Antibodies from ALS patients inhibit dopamine release mediated by L-type calcium channels

Abstract

Objective: To examine the presence of anti-L-type calcium channel antibodies in the serum of ALS patients.

Background: Autoimmunity has been hypothesized as one of the mechanisms underlying the pathogenesis of sporadic ALS. Previous studies reported that sera from patients with sporadic ALS contain antibodies against voltage-gated calcium channels (L-type and P-type), but others do not support these findings.

Methods: Regulated secretion of tritiated dopamine ([3H]DA) in PC12 cells is mediated exclusively by calcium entry through L-type calcium channels. To examine whether purified ALS immunoglobulin G (IgG) inhibits [3H]DA release by interfering with calcium entry through L-type calcium channels, evoked release in PC12 cells was determined in the presence of ALS IgG. This functional assay provides a sensitive way to examine L-type calcium channel interaction with IgG from ALS patients.

Results: A significant inhibition of depolarization-evoked [3H]DA release (32+/-4%) was observed by purified IgG from ALS patients compared with control subjects (11+/-2%; p < 0.01). Significant inhibition by IgG occurred in 79% (15/19) of the ALS patients compared with only 29% (5/17) in the control group (p < 0.01). The level of calcium channel inhibition by ALS IgG correlated positively with disease duration (r = 0.68; p < 0.01) and correlated negatively with age (r = -0.48; p < 0.05).

Conclusions: These results confirm the presence of antibodies against the L-type calcium channel in the majority of sera from ALS patients, supporting their role in the pathogenesis of ALS.

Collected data

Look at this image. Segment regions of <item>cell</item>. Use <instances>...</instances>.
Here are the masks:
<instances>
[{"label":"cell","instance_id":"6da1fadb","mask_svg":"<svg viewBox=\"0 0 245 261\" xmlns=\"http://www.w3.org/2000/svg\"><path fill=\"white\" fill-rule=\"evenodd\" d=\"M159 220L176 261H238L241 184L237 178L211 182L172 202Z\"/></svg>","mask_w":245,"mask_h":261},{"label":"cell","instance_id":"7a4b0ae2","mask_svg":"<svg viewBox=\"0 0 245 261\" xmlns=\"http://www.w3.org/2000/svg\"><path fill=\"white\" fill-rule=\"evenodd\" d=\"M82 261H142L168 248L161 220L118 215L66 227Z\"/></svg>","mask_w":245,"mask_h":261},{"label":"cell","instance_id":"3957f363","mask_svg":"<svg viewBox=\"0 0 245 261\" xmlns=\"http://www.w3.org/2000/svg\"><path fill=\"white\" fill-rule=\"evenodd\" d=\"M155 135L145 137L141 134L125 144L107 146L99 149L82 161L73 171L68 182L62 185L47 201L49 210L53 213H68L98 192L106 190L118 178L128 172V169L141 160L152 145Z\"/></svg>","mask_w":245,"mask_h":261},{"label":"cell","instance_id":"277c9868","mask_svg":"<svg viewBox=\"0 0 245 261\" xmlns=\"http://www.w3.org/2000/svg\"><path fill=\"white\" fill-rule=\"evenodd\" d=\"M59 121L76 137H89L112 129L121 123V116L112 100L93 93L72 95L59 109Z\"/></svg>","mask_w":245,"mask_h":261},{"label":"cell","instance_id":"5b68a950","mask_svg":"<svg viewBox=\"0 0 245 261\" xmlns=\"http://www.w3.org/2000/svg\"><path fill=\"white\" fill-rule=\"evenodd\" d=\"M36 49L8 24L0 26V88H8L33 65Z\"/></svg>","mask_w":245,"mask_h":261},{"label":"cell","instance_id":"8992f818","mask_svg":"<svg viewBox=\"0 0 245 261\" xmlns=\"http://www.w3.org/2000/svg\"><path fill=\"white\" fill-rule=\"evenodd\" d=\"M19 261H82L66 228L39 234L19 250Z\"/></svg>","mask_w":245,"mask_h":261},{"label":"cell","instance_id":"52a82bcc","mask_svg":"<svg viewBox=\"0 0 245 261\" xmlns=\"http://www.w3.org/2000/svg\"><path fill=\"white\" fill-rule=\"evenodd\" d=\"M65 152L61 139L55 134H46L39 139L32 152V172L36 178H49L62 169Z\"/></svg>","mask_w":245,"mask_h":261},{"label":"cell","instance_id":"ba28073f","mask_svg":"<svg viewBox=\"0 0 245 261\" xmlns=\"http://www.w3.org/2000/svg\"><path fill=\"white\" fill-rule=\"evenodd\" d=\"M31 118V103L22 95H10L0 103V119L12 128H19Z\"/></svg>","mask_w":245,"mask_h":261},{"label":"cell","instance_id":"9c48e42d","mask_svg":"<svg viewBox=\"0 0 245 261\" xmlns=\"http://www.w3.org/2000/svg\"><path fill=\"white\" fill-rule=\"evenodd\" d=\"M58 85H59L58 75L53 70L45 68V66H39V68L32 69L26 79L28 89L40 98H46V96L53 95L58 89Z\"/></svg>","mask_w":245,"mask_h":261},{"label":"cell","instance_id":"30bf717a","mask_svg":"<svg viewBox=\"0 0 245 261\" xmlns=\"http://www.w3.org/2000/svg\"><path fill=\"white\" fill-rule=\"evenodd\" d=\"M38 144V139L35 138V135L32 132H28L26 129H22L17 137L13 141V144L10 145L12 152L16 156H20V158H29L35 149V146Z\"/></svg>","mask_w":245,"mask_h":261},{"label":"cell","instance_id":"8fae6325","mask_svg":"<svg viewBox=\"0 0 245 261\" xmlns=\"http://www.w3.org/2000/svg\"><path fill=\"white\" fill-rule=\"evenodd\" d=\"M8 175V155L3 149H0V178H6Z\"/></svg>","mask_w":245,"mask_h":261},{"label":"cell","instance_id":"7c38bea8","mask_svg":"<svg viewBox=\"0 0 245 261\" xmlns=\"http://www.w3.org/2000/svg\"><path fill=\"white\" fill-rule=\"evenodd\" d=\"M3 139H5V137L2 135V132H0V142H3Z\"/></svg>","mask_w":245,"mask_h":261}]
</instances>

REQUIRED WORK >>
Translate this sentence from the ALS antibody abstract into Spanish: "This functional assay provides a sensitive way to examine L-type calcium channel interaction with IgG from ALS patients."

SOLUTION BELOW >>
Este ensayo funcional ofrece una forma sensible de examinar la interacción del canal de calcio de tipo L con la IgG de pacientes con ELA.